Every derived fact carries provenance, so a solve can emit a self-contained, human-readable markdown derivation trace. The engine's design — and where each operation sits against the CS literature (Datalog · CDCL/CSP · ATMS · Apriori) — is mapped in docs/kernel/inference/architecture_and_algorithms.md.
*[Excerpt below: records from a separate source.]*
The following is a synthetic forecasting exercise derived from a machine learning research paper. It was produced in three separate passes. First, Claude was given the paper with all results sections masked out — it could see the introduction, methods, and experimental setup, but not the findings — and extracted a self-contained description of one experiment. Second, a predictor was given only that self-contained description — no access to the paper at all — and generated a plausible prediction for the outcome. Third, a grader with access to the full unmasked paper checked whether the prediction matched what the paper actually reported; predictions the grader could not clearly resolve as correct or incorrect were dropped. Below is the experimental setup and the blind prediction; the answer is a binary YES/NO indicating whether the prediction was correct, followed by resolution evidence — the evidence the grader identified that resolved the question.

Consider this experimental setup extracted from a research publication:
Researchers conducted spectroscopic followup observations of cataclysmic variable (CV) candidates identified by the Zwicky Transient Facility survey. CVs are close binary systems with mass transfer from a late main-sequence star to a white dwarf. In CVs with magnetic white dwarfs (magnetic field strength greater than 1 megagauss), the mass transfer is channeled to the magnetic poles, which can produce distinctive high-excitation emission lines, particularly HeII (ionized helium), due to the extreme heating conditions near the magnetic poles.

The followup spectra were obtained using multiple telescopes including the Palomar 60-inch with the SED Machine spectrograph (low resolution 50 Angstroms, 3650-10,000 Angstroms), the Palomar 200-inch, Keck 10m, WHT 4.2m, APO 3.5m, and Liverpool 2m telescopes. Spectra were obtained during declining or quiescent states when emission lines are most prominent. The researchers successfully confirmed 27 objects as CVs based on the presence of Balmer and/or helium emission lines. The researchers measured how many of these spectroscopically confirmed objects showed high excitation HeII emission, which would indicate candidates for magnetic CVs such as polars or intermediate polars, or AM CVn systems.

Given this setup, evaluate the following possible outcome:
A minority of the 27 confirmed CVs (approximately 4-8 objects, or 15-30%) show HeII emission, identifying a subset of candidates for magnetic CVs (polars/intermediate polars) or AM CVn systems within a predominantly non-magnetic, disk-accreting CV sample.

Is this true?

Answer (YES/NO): NO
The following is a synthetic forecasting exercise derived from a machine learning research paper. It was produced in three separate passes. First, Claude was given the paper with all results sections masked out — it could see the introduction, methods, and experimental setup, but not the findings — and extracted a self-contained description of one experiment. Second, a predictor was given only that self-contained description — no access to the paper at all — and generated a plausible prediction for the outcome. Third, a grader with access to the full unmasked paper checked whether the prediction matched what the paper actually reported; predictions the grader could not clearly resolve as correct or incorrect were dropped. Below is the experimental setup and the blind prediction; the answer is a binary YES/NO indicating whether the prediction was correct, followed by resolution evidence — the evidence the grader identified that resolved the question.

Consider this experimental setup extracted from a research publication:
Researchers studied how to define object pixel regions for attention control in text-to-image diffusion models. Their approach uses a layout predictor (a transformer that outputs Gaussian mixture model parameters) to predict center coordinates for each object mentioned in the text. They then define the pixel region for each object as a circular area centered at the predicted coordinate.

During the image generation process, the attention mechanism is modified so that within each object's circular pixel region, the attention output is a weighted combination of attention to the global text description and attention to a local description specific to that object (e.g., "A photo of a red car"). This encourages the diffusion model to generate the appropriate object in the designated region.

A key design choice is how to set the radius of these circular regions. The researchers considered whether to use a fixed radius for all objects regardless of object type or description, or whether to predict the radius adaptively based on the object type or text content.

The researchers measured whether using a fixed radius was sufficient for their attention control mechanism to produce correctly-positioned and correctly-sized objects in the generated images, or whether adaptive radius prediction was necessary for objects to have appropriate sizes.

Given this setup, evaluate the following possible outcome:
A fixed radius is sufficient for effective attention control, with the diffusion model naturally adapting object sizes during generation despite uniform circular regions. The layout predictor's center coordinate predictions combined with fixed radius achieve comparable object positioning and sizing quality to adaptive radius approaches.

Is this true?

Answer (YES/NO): YES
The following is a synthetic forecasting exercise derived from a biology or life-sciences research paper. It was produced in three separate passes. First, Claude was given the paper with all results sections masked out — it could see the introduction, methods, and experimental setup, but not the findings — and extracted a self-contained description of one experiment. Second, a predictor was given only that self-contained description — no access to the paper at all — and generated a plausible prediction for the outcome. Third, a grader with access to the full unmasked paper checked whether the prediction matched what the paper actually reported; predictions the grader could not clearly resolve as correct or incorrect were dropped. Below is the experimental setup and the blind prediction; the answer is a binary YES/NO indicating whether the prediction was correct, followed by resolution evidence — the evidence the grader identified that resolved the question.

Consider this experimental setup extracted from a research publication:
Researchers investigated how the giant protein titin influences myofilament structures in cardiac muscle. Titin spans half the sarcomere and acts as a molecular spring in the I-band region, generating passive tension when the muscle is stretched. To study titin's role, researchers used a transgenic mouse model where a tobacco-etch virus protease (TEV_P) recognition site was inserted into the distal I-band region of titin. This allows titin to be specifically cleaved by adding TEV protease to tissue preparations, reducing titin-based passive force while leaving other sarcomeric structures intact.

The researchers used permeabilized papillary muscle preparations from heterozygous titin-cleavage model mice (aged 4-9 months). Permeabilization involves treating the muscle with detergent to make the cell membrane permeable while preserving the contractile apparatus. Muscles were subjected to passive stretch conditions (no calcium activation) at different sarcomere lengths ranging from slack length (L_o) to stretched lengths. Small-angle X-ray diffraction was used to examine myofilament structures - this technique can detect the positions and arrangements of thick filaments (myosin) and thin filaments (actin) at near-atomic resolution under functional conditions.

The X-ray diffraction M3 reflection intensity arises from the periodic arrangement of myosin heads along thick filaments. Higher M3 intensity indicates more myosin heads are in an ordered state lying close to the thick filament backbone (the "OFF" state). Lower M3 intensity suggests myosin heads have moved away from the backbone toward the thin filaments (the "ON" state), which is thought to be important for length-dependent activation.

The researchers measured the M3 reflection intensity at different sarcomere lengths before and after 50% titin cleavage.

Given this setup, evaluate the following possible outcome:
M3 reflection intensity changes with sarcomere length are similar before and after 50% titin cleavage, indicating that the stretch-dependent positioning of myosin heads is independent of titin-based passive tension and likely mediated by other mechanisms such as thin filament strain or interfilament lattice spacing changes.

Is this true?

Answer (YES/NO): NO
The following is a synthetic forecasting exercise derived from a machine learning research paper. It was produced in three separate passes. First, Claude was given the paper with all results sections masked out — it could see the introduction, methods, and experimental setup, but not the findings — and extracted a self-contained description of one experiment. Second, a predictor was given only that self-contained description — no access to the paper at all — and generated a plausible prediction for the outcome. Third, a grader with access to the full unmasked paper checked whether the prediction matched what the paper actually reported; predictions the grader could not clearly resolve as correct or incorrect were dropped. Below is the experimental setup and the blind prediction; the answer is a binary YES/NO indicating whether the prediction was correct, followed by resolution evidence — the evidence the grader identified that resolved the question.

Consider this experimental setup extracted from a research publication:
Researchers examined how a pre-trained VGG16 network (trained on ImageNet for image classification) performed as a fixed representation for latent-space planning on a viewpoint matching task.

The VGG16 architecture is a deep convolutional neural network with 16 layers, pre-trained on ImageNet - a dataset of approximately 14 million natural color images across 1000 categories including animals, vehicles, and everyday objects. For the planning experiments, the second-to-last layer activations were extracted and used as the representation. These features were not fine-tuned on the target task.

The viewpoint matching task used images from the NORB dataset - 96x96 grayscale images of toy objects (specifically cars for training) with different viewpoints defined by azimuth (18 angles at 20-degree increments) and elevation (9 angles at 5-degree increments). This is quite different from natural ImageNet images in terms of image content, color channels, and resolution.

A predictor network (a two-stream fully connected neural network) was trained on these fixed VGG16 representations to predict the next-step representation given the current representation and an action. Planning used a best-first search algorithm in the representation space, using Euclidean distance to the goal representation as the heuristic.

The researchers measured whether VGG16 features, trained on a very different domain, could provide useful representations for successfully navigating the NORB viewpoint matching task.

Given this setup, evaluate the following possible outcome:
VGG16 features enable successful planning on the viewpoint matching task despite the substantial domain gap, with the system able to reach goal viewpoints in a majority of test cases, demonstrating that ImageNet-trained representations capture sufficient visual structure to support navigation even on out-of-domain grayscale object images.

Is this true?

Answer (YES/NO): YES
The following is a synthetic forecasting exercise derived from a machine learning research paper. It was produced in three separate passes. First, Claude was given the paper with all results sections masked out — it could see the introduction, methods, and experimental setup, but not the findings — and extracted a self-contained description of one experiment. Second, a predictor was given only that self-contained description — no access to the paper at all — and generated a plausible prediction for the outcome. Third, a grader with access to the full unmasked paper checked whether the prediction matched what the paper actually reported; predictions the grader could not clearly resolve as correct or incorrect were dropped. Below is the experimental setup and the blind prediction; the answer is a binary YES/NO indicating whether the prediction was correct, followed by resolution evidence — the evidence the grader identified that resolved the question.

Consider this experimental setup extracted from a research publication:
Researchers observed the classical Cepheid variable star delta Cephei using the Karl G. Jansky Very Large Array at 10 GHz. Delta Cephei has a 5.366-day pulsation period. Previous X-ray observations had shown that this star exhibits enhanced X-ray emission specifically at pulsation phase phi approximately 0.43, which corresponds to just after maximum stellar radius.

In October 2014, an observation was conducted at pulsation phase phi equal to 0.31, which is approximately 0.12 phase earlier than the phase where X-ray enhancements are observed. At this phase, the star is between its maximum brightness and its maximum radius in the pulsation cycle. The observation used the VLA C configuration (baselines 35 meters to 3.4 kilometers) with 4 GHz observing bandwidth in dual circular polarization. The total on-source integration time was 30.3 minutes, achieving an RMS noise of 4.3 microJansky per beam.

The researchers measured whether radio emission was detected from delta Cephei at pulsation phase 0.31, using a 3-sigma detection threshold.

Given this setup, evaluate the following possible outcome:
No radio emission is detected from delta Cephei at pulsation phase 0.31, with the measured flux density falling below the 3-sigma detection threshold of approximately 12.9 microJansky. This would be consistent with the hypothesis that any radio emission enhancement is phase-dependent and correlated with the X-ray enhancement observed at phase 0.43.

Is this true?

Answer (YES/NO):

The classic Zebra/Einstein puzzle is the running fixture:

$ ein solve examples/zebra2.ein
solve · examples/zebra2.ein
──────────────────────────────────────────────────────────────
  solutions (k)   1   (not certified — pass --exhaustive)
  verdict         Solution

  query bindings
    ?h_water    = House-1      ?who_water  = Norwegian
    ?h_zebra    = House-5      ?who_zebra  = Japanese

  query facts                       rendered
    (drink-loc Water House-1)       Water is drunk in House-1
    (nation-loc Norwegian House-1)  the Norwegian lives in House-1
    (pet-loc Zebra House-5)         the Zebra is kept in House-5
    (nation-loc Japanese House-5)   the Japanese lives in House-5

  result
    The Norwegian drinks water in House-1; the Japanese owns zebra in House-5

Every word of that answer comes from the puzzle, not the engine: each (relation … :why "{?1} … {?2}") template renders a fact, and the (query … :goal-text "…") template renders the headline from the goal variables. A relation with no :why simply prints as its IR s-expression — there is no built-in relation→verb vocabulary.

Layout

path what's in it
ein.py/ Python implementation (package, tests, pyproject)
ein.py/src/ein/ir/ ein-lang IR — Lark grammar, typed AST, parser, canonical dump, DOT renderer
ein.py/src/ein/kb/ typed-entity knowledge base — store + 7 indexes, entities, provenance DAG, imports
ein.py/src/ein/inference/ the engine — saturator, matcher/join-compiler, commitment-lattice search, no-goods, contradiction detector, verdict
ein.py/src/ein/render/, trace/ Graphviz DOT renderers + the markdown derivation-trace builder
ein.py/src/ein/stdlib/ ein-lang standard library — relation-algebra rules (closure, bijection, elim, algebra, typing, macro)
ein.py/src/ein/cli/ console script einrender | saturate | solve (the operational commands; ir/kb removed, profile/symmetricutils/ scripts)
ein.py/tests/ pytest suite (~1,300 tests)
ein.py/pyproject.toml PEP 621 metadata; deps numpy, lark; dev extras pytest, pytest-cov, ruff
examples/zebra.ein, zebra2.ein the Zebra puzzle as ein-lang; zebra2.ein (unified-is-a / *-loc) is the active acceptance target
examples/README.md catalog of the example fixtures — one-line description per file / sub-dir
examples/{features,branching,saturation,lattice,domain_elim}/ focused fixtures per engine feature
docs/kernel/inference/zebra_walkthrough.md the Wikipedia human Zebra solution traced step-by-step as Ein inference — M1 target for the engine, M2 target for the NL ⇄ IR round-trip (moved here from examples/README.md)
examples/broken/ curated parse-failure fixtures (file:line:col error messages)
plans/ milestone / phase / stage roadmap (M1 active)
docs/guide/ start hereLearn Ein by solving the Zebra puzzle, a from-zero tutorial (objects → rules → full solve)
docs/kernel/ kernel documentation — graph semantics, data model, surface language, inference engine
docs/lib/ "awesome-list" catalogue of external tech across 12 topic files + knowledge graph
plans/ideas/ ideas extracted from research notes (moved from docs/ideas/)
utils/ renderers for the knowledge graph (Graphviz + Cytoscape) + the VS Code ein-lang grammar + ad-hoc engine probe/measure scripts (moved from demo/ in P1.11)
nlp/, smt/ scratch areas for the upcoming rewrite (link-grammar, CVC4 submodules)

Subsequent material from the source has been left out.